A motion to dismiss under Rule 12(b)(6) tests the complaint's legal and factual sufficiency. See Iqbal, 556 U.S. at 677-80; Twombly, 550 U.S. at 554- 63; Coleman v. Md. Court of Appeals, 626 F.3d 187, 190 (4th Cir. 2010), aff'd, 566 U.S. 30 (2012); Nemet Chevrolet, Ltd. v. Consumeraffairs.com, Inc., 591 F.3d 250, 255 (4th Cir. 2009); Giarratano v. Johnson, 521 F.3d 298, 302 (4th Cir. 2008). To withstand a Rule 12(b)(6) motion, a pleading "must contain sufficient factual matter, accepted as true, to state a claim to relief that is plausible on its face." Iqbal, 556 U.S. at 678 (quotation omitted); see Twombly, 550 U.S. at 570; Giarratano, 521 F.3d at 302. In considering the motion, the court must view the facts and reasonable inferences "in the light most favorable to the [nonmoving party]." Massey v. Ojaniit, 759 F.3d 343, 352 (4th Cir. 2014) (quotation omitted); see Clatterbuck v. City of Charlottesville, 708 F.3d 549, 557 (4th Cir. 2013), abrogated on other grounds by Reed v. Town of Gilbert, 135 S. Ct. 2218 (2015). A court need not accept as true a complaint's legal conclusions, "unwarranted inferences, unreasonable conclusions, or arguments." Giarratano, 521 F.3d at 302 (quotation omitted); see Iqbal, 556 U.S. at 678-79.Rather, a plaintiff's allegations must "nudge[ ] [the] claims," Twombly, 550 U.S. at 570, beyond the realm of "mere possibility" into "plausibility." Iqbal, 556 U.S. at 678-79.

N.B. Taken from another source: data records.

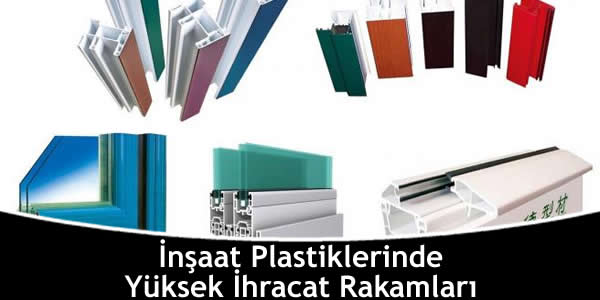 insaat-plastiklerinde-yuksek-ihracat-rakamlari
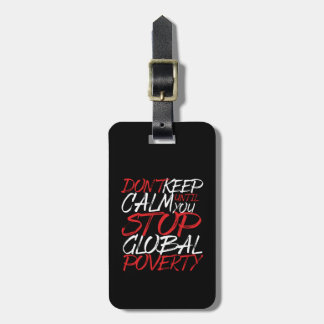 Don't Keep Calm Stop Global Poverty Volunteer Luggage Tag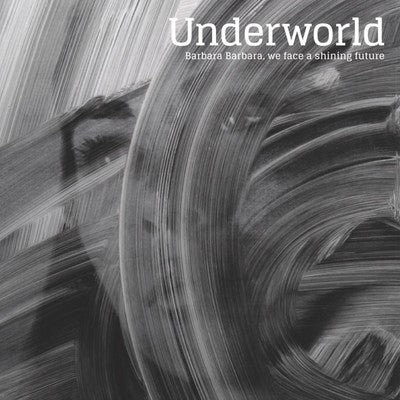 Underworld ‎– Barbara Barbara, We Face A Shining Future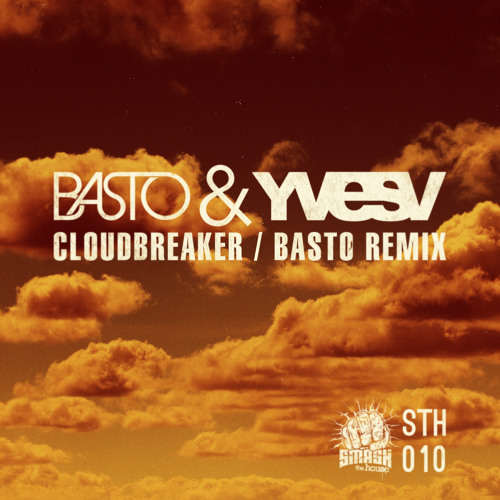 Basto & Yves V - CloudBreaker (Radio Edit)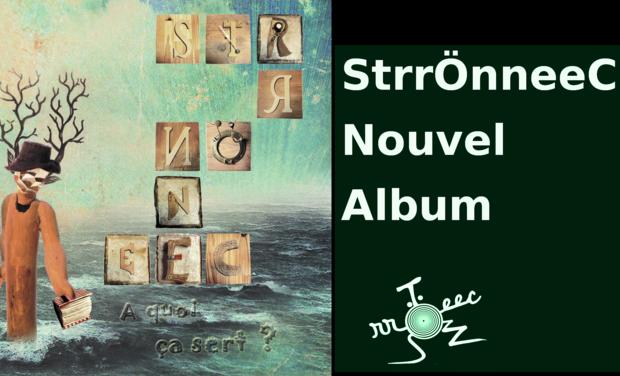Visuel du projet StrrOnneeC  Nouvel Album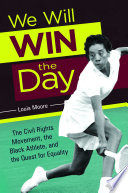 We Will Win the Day  The Civil Rights Movement  the Black Athlete  and the Quest for Equality Book PDF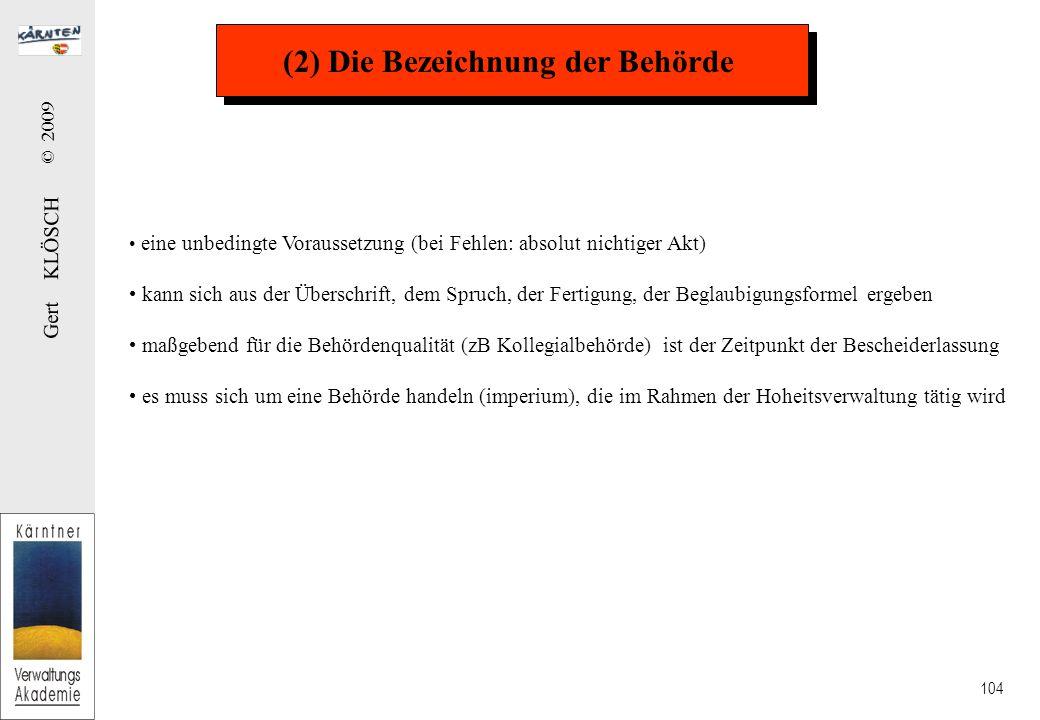 Gert KLÖSCH © 2009 104 (2) Die Bezeichnung der Behörde eine unbedingte Voraussetzung (bei Fehlen: absolut nichtiger Akt) kann sich aus der Überschrift, dem Spruch, der Fertigung, der Beglaubigungsformel ergeben maßgebend für die Behördenqualität (zB Kollegialbehörde) ist der Zeitpunkt der Bescheiderlassung es muss sich um eine Behörde handeln (imperium), die im Rahmen der Hoheitsverwaltung tätig wird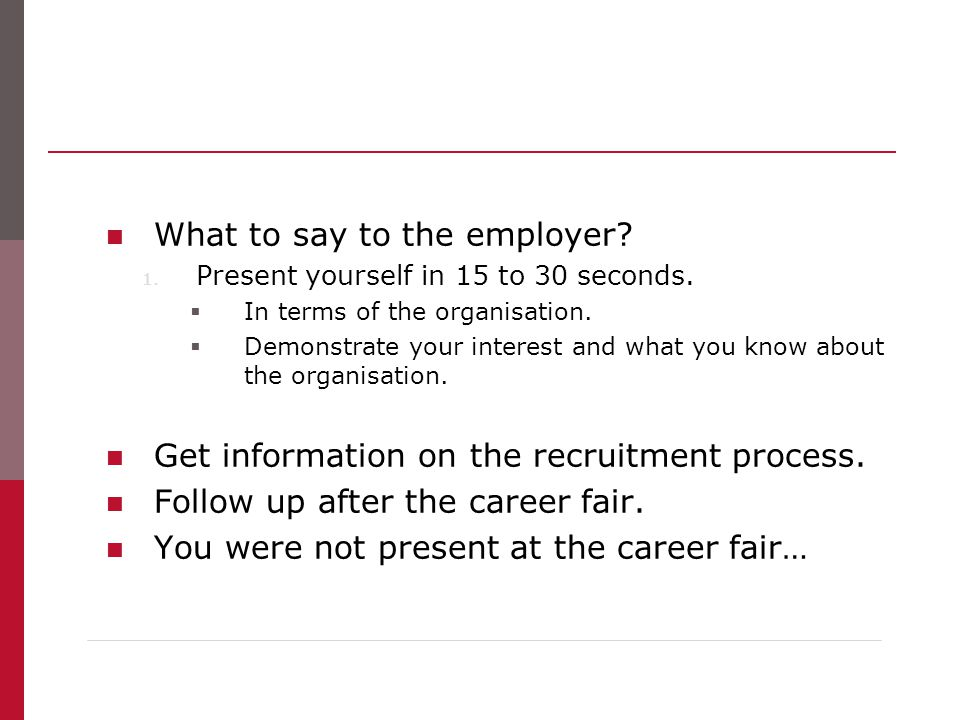 What to say to the employer? 1. Present yourself in 15 to 30 seconds.  In terms of the organisation.  Demonstrate your interest and what you know ab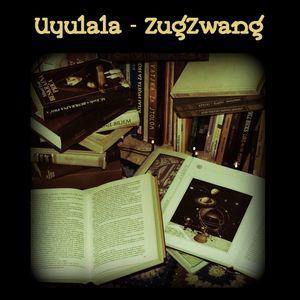 Uyulala - ZugZwang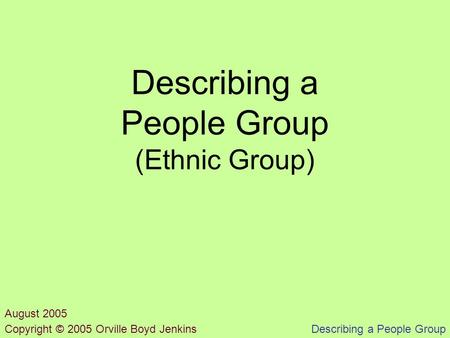 Describing a People Group Describing a People Group (Ethnic Group) Copyright © 2005 Orville Boyd Jenkins August 2005.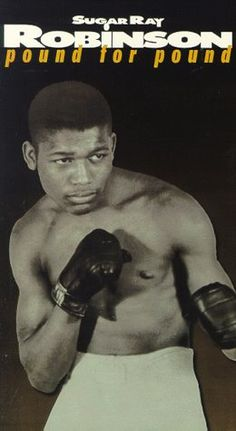 Legends of the Ring – Sugar Ray Robinson – Pound for Pound [VHS]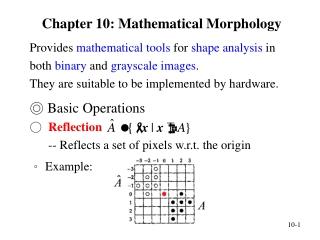 Chapter 10: Mathematical Morphology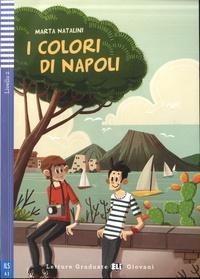 Marta Natalini - I colori di Napoli - Livello 2. 1 CD audio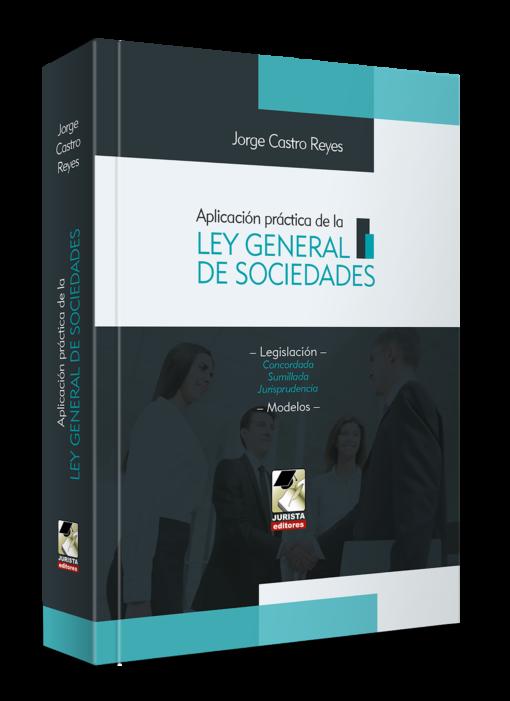 Aplicación practica de la ley general de sociedades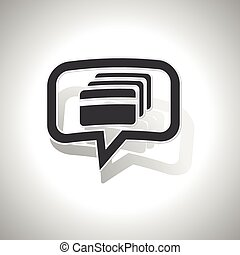 Curved credit card message icon - Curved chat bubble with...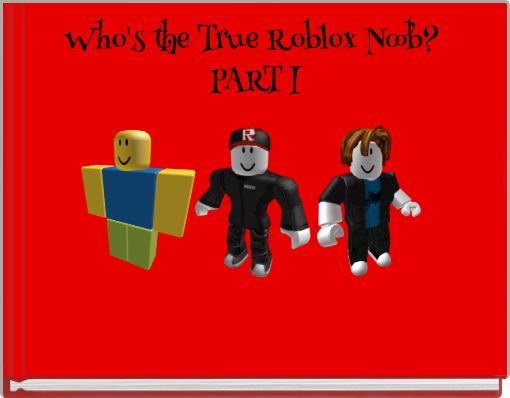 Who's the True Roblox Noob? PART I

When evaluating a motion to dismiss, a court considers the pleadings and any materials "attached or incorporated into the complaint" E.I. du Pont de Nemours & Co. v. Kolon Indus., Inc., 637 F.3d 435, 448 (4th Cir. 2011); see Fed. R. Civ. P. 10(c); Goines v. Valley Cmty. Servs. Bd., 822 F.3d 159, 165-66 (4th Cir. 2016); Thompson v. Greene, 427 F.3d 263, 268 (4th Cir. 2005). A court also may consider a document submitted by a moving party if it is "integral to the complaint and there is no dispute about the document's authenticity" without converting the motion into one for summary judgment. Goines, 822 F.3d at 166. Additionally, a court may take judicial notice of public records. See, e.g., Fed. R. Evid. 201; Tellabs, Inc. v. Makor Issues & Rights, Ltd., 551 U.S. 308, 322 (2007); Philips v. Pitt Cty. Mem'l Hosp., 572 F.3d 176, 180 (4th Cir. 2009).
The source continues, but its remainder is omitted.